▸ Information shown:
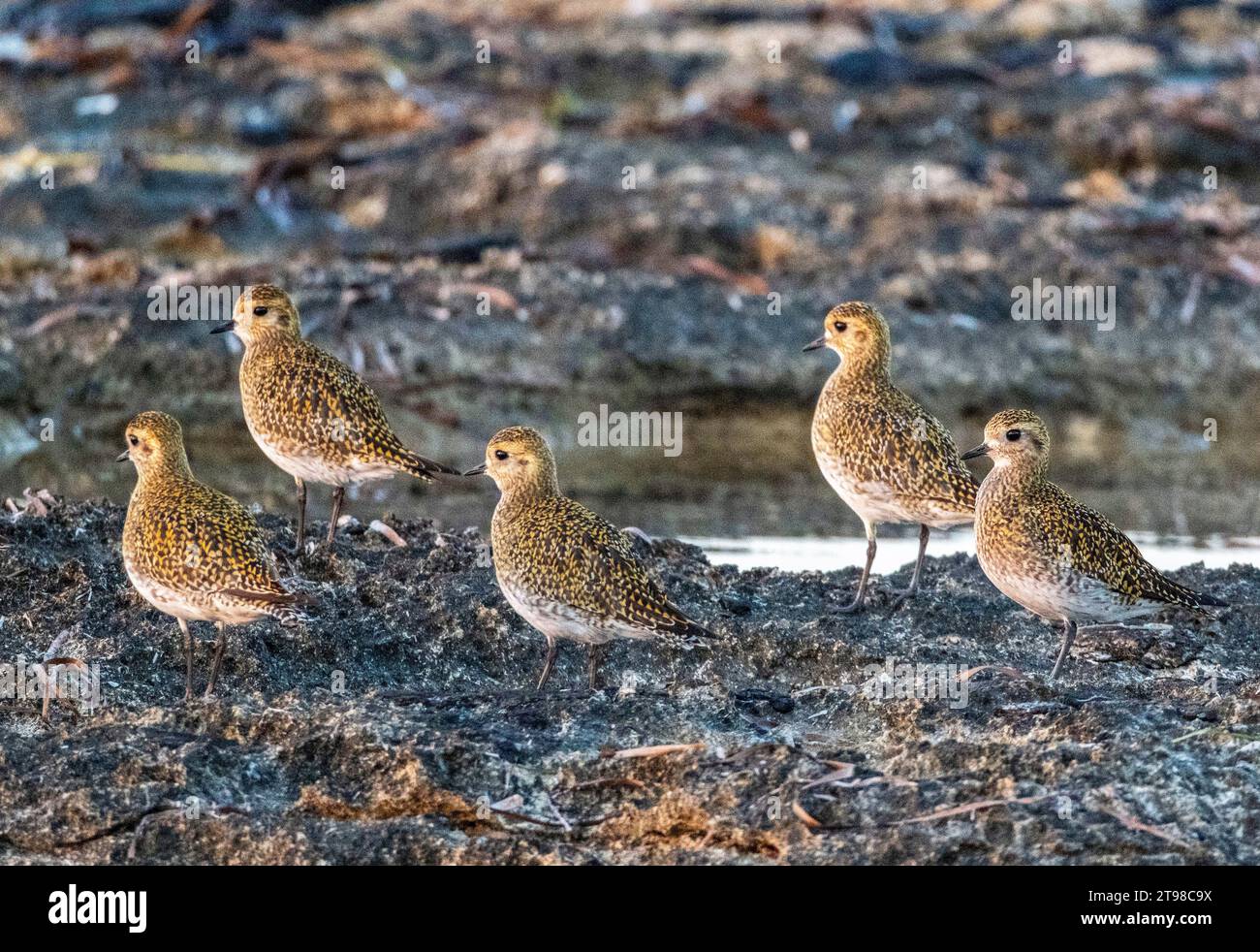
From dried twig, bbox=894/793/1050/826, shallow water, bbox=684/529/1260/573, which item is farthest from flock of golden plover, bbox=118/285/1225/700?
dried twig, bbox=894/793/1050/826

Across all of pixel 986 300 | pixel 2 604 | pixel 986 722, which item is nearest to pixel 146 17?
pixel 986 300

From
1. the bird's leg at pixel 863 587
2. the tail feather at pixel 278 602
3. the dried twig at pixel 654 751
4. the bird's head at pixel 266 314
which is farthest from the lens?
the bird's head at pixel 266 314

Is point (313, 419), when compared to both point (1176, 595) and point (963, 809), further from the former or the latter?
point (963, 809)

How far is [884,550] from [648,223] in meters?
5.67

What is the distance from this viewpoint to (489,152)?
18.2 meters

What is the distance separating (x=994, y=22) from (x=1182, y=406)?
8.73 metres

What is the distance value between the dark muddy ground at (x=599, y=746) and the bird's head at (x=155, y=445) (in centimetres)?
58

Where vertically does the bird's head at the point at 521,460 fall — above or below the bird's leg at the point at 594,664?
above

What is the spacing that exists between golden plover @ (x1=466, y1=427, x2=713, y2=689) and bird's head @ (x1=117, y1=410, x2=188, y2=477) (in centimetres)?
133

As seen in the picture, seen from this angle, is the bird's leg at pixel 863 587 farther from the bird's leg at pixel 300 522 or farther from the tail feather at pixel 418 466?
the bird's leg at pixel 300 522

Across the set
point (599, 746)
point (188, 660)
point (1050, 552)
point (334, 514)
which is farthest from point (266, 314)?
point (1050, 552)

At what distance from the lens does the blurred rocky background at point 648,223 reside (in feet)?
45.7

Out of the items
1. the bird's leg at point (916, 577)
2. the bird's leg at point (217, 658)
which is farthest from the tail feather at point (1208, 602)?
the bird's leg at point (217, 658)

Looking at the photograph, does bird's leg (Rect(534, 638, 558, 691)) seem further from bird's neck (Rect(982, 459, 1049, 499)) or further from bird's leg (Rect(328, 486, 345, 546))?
bird's neck (Rect(982, 459, 1049, 499))
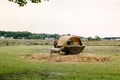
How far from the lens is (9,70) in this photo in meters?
25.2

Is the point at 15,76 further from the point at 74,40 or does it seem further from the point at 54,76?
the point at 74,40

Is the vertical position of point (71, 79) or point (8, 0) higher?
point (8, 0)

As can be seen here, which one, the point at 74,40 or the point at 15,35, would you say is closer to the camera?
the point at 74,40

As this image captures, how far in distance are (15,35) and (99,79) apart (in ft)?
458

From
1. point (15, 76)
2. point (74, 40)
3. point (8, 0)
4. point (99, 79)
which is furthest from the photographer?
point (74, 40)

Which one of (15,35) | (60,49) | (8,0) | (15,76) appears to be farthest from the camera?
(15,35)

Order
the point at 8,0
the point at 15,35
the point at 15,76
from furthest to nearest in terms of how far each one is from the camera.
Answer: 1. the point at 15,35
2. the point at 8,0
3. the point at 15,76

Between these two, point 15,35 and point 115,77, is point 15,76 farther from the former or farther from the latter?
point 15,35

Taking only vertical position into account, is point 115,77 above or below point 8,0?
below

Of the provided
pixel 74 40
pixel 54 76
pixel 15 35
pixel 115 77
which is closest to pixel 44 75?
pixel 54 76

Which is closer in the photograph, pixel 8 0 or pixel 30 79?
pixel 30 79

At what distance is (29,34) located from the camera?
525 ft

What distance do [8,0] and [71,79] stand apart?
724 cm

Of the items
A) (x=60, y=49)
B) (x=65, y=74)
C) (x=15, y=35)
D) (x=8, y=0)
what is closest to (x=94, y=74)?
(x=65, y=74)
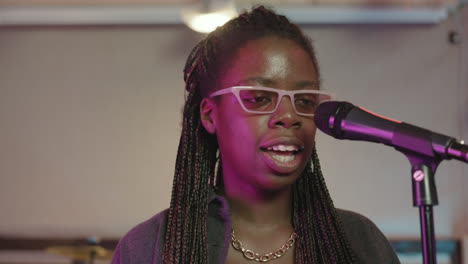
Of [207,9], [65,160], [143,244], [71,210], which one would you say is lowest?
[143,244]

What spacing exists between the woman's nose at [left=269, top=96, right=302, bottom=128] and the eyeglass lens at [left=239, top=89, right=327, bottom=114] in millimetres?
16

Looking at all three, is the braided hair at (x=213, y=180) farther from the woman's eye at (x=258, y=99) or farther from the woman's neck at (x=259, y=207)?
the woman's eye at (x=258, y=99)

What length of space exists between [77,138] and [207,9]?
122 cm

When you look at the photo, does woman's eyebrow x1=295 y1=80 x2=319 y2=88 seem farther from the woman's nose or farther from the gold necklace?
the gold necklace

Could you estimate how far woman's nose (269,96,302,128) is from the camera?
4.81 feet

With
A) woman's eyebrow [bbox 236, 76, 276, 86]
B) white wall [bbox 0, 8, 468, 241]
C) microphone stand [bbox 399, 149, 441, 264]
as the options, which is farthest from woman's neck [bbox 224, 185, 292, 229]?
white wall [bbox 0, 8, 468, 241]

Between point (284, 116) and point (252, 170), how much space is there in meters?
0.14

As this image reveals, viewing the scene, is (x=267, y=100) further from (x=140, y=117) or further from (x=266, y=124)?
(x=140, y=117)

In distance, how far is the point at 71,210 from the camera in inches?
170

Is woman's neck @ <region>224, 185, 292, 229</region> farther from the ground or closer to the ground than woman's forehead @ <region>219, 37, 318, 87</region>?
closer to the ground

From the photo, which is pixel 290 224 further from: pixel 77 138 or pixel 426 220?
pixel 77 138

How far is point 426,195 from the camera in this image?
3.68ft

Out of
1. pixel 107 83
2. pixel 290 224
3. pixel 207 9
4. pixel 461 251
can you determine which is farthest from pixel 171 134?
pixel 290 224

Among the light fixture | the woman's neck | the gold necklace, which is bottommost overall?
the gold necklace
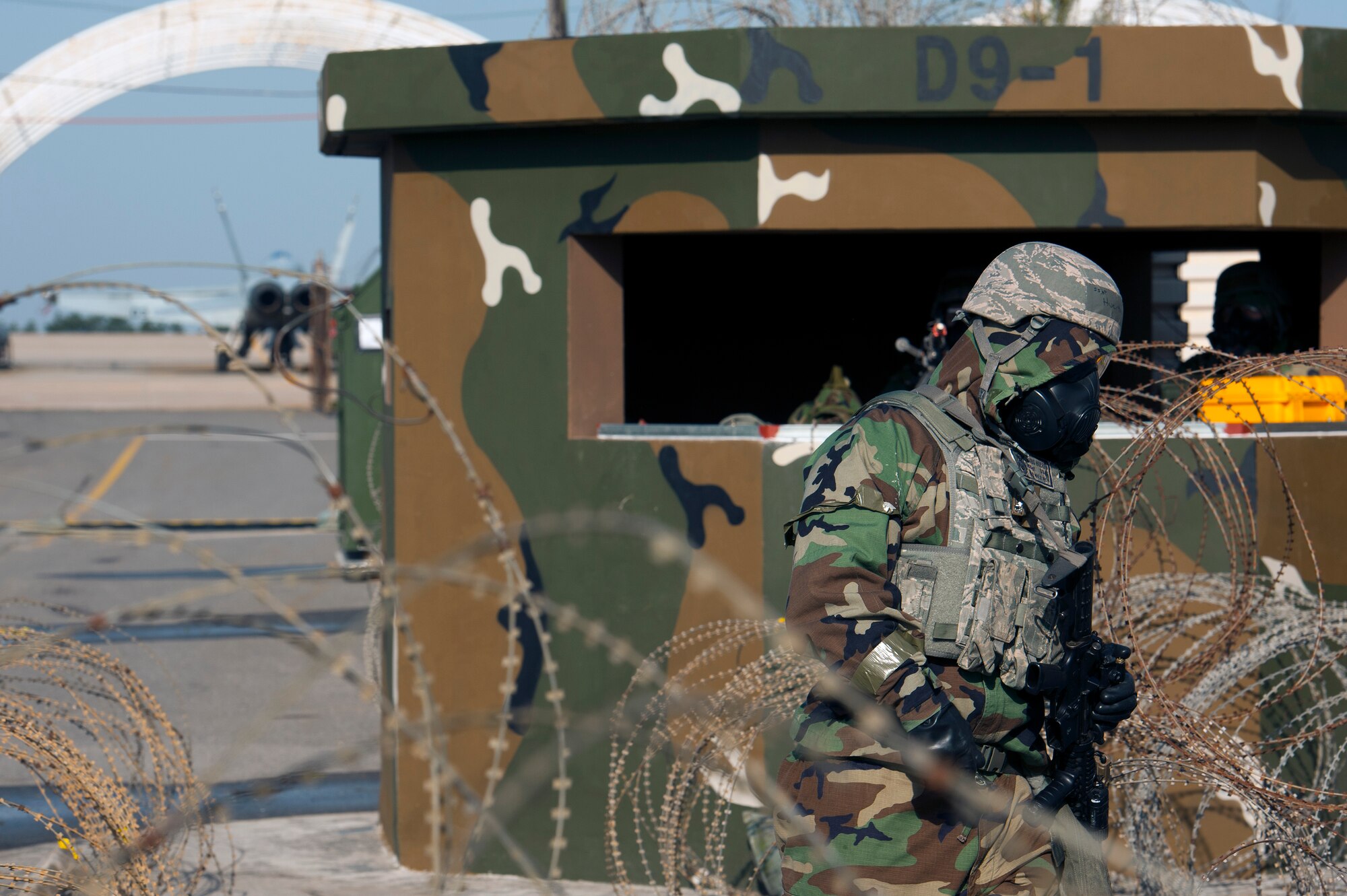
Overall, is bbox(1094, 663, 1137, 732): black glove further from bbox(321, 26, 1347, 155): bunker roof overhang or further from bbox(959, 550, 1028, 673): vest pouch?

▸ Do this:
Can you update every one of the records above by changing "tail feather" to "tail plume" and leaving everything else as it is? Please omit the pictures from your answer.

▸ Full response:
From dried twig, bbox=894/793/1050/826, shallow water, bbox=684/529/1260/573, which item is farthest from flock of golden plover, bbox=118/285/1225/700?
dried twig, bbox=894/793/1050/826

Across all of pixel 986 300 | pixel 2 604 | pixel 986 722, which item is nearest to pixel 146 17?
pixel 986 300

From
1. the bird's leg at pixel 863 587
2. the tail plume at pixel 278 602
3. the dried twig at pixel 654 751
4. the bird's head at pixel 266 314
which is farthest from the lens?
the bird's head at pixel 266 314

Is point (313, 419), when compared to both point (1176, 595) and point (963, 809), further from the former or the latter?
point (963, 809)

How far is [884,550] from [648,223] in meters?
5.67

What is the distance from this viewpoint to (489,152)?
18.2 meters

What is the distance separating (x=994, y=22) from (x=1182, y=406)?
8.73 metres

What is the distance value between the dark muddy ground at (x=599, y=746) and the bird's head at (x=155, y=445) (in centimetres)?
58

Where vertically does the bird's head at the point at 521,460 fall — above or below the bird's leg at the point at 594,664?
above

What is the spacing that exists between golden plover @ (x1=466, y1=427, x2=713, y2=689) and bird's head @ (x1=117, y1=410, x2=188, y2=477) (in centimetres)?
133

As seen in the picture, seen from this angle, is the bird's leg at pixel 863 587 farther from the bird's leg at pixel 300 522 or farther from the tail plume at pixel 418 466?
the bird's leg at pixel 300 522

Across the set
point (599, 746)
point (188, 660)
point (1050, 552)
point (334, 514)
which is farthest from point (266, 314)?
point (1050, 552)

At what distance from the lens does the blurred rocky background at point 648,223 reside (in feet)?
45.7

Out of the items
1. the bird's leg at point (916, 577)
2. the bird's leg at point (217, 658)
which is farthest from the tail plume at point (1208, 602)?
the bird's leg at point (217, 658)

Looking at the photograph, does bird's leg (Rect(534, 638, 558, 691)) seem further from bird's neck (Rect(982, 459, 1049, 499)) or further from bird's leg (Rect(328, 486, 345, 546))?
bird's neck (Rect(982, 459, 1049, 499))
How far from the lens is (9,70) in this photo in meters?
25.2

Is the point at 15,76 further from the point at 74,40 or does it seem further from the point at 54,76?
the point at 74,40

Is the vertical position of point (71, 79) or point (8, 0) higher?
point (8, 0)

As can be seen here, which one, the point at 74,40 or the point at 15,35, would you say is closer to the camera?
the point at 74,40

As this image captures, how far in distance are (15,35) and (99,79) apart (in ft)?
458

From
1. point (15, 76)
2. point (74, 40)
3. point (8, 0)
4. point (99, 79)
which is furthest from the photographer?
point (74, 40)

Which one of (15,35) | (60,49) | (8,0) | (15,76) appears to be farthest from the camera?
(15,35)

Order
the point at 8,0
the point at 15,35
the point at 15,76
from furthest to nearest in terms of how far each one is from the camera.
Answer: 1. the point at 15,35
2. the point at 8,0
3. the point at 15,76

Between these two, point 15,35 and point 115,77, is point 15,76 farther from the former or farther from the latter?
point 15,35

Taking only vertical position into account, is point 115,77 above or below point 8,0?
below

Of the provided
pixel 74 40
pixel 54 76
pixel 15 35
pixel 115 77
which is closest to pixel 44 75?
pixel 54 76

Which is closer in the photograph, pixel 8 0 or pixel 30 79?
pixel 30 79

At what distance is (29,34) located from the camera?
525 ft

What distance do [8,0] and [71,79] stand apart?
724 cm

Of the items
A) (x=60, y=49)
B) (x=65, y=74)
C) (x=15, y=35)
D) (x=8, y=0)
what is closest to (x=94, y=74)?
(x=65, y=74)
Of [207,9], [65,160], [143,244], [71,210], which one would you say is lowest?
[143,244]

What spacing exists between the woman's nose at [left=269, top=96, right=302, bottom=128] and the eyeglass lens at [left=239, top=89, right=327, bottom=114] in millimetres?
16

Looking at all three, is the braided hair at (x=213, y=180) farther from the woman's eye at (x=258, y=99) or farther from the woman's neck at (x=259, y=207)?
the woman's eye at (x=258, y=99)

What length of space exists between [77,138] and [207,9]?
122 cm

When you look at the photo, does woman's eyebrow x1=295 y1=80 x2=319 y2=88 seem farther from the woman's nose or farther from the gold necklace?
the gold necklace

Could you estimate how far woman's nose (269,96,302,128) is from the camera?
4.81 feet

With
A) woman's eyebrow [bbox 236, 76, 276, 86]
B) white wall [bbox 0, 8, 468, 241]
C) microphone stand [bbox 399, 149, 441, 264]
as the options, which is farthest from woman's neck [bbox 224, 185, 292, 229]?
white wall [bbox 0, 8, 468, 241]

Between point (284, 116) and point (252, 170), how much space is there in meters?
0.14

As this image reveals, viewing the scene, is (x=267, y=100) further from (x=140, y=117) or further from (x=266, y=124)?
(x=140, y=117)

In distance, how far is the point at 71,210 from the camera in inches?
170

Is woman's neck @ <region>224, 185, 292, 229</region> farther from the ground or closer to the ground than woman's forehead @ <region>219, 37, 318, 87</region>?
closer to the ground

From the photo, which is pixel 290 224 further from: pixel 77 138 or pixel 426 220?
pixel 77 138

How far is point 426,195 from the camera in this image?
3.68ft

Out of
1. pixel 107 83
2. pixel 290 224
3. pixel 207 9
4. pixel 461 251
can you determine which is farthest from pixel 171 134?
pixel 290 224

Among the light fixture | the woman's neck | the gold necklace, which is bottommost overall?
the gold necklace
Overall, is bbox(1094, 663, 1137, 732): black glove further from bbox(321, 26, 1347, 155): bunker roof overhang or further from bbox(959, 550, 1028, 673): vest pouch?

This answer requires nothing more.